* Work to be completed: Change "closest" to "nearest" in the lines running from the one containing "From the list" through the end of the material, inclusive, and leave everything else unchanged.

--- BEGIN Dataset excerpts ---

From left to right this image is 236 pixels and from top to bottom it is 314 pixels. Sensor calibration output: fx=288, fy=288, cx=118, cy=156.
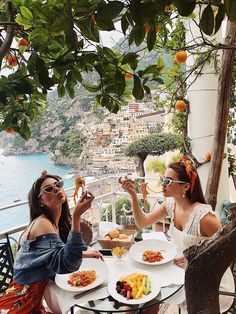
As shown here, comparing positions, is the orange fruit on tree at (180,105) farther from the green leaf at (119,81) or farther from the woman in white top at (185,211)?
the green leaf at (119,81)

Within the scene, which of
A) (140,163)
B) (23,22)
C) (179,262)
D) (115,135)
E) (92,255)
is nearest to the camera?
(23,22)

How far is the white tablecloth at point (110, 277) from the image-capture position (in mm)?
1418

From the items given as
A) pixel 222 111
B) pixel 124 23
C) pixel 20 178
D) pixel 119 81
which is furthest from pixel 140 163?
pixel 124 23

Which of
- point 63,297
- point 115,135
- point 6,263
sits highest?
point 115,135

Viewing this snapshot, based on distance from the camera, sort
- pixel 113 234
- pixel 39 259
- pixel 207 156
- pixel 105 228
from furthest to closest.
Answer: pixel 207 156 < pixel 105 228 < pixel 113 234 < pixel 39 259

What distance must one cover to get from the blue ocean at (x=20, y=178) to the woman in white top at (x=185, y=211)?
598mm

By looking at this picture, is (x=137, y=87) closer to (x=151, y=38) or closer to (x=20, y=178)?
(x=151, y=38)

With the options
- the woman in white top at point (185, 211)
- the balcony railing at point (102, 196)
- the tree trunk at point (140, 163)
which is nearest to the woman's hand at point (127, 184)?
the woman in white top at point (185, 211)

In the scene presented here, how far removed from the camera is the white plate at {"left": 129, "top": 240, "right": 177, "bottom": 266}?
1.76 metres

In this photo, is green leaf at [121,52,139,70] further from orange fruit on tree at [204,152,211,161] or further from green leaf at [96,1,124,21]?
orange fruit on tree at [204,152,211,161]

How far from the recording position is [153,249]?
1.88 metres

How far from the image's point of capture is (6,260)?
6.98 feet

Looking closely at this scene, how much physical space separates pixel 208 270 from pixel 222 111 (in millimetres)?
2339

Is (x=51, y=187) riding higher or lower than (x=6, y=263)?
higher
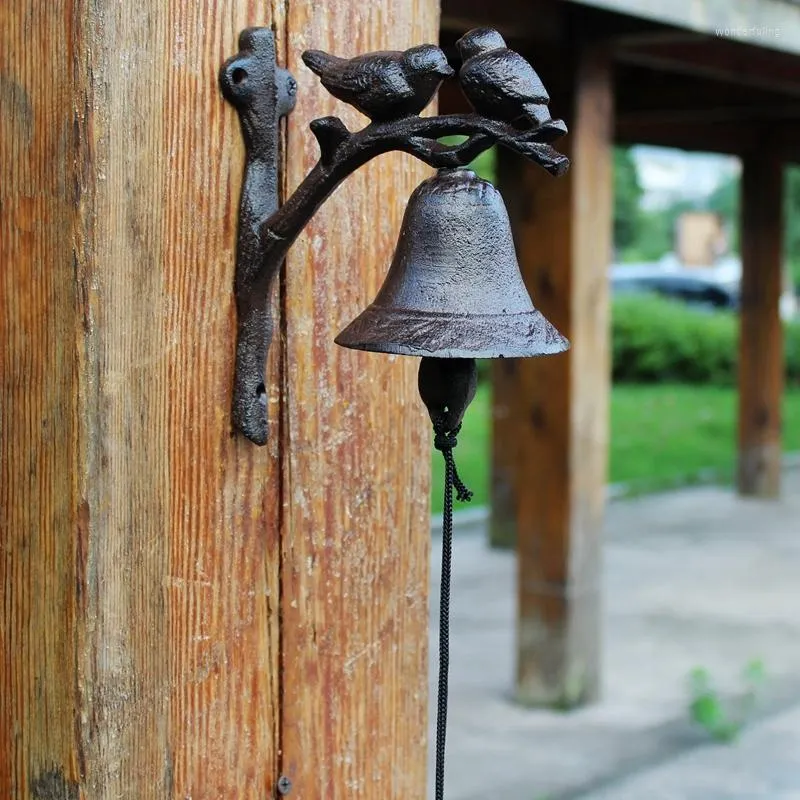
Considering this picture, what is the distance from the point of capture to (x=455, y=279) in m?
1.19

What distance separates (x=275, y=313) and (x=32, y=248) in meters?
0.25

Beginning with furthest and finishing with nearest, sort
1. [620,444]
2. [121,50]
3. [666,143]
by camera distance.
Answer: [620,444], [666,143], [121,50]

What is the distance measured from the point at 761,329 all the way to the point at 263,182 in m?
7.76

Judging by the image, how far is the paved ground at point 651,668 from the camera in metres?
3.89

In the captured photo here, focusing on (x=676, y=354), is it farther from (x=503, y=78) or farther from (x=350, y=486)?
(x=503, y=78)

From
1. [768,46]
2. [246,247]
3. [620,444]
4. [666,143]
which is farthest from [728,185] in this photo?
[246,247]

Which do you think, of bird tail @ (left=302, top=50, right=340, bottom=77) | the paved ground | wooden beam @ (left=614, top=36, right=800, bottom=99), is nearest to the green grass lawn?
the paved ground

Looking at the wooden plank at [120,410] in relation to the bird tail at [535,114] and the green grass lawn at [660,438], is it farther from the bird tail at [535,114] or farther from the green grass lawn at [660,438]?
the green grass lawn at [660,438]

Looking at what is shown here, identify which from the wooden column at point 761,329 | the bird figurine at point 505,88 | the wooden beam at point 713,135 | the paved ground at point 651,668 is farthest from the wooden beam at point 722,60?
the bird figurine at point 505,88

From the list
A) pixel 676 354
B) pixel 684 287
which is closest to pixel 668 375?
pixel 676 354

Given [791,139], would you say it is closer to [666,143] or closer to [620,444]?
[666,143]

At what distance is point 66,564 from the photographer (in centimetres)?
116

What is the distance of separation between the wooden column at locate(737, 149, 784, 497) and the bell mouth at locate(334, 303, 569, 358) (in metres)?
7.58

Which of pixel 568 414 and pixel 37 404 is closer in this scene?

--- END Dataset excerpts ---

* Exercise result:
From the list
A) pixel 676 354
B) pixel 684 287
which is nearest to pixel 668 375?
pixel 676 354

Given [791,139], would you say it is closer to [666,143] or closer to [620,444]?
[666,143]

At what distance is point 66,564 from the photographer (in centimetres)?
116

What is the distance of separation between the wooden column at locate(737, 149, 784, 497) and the bell mouth at locate(334, 303, 569, 358) (in metres)?
7.58

Which of pixel 568 414 and pixel 37 404 is closer in this scene?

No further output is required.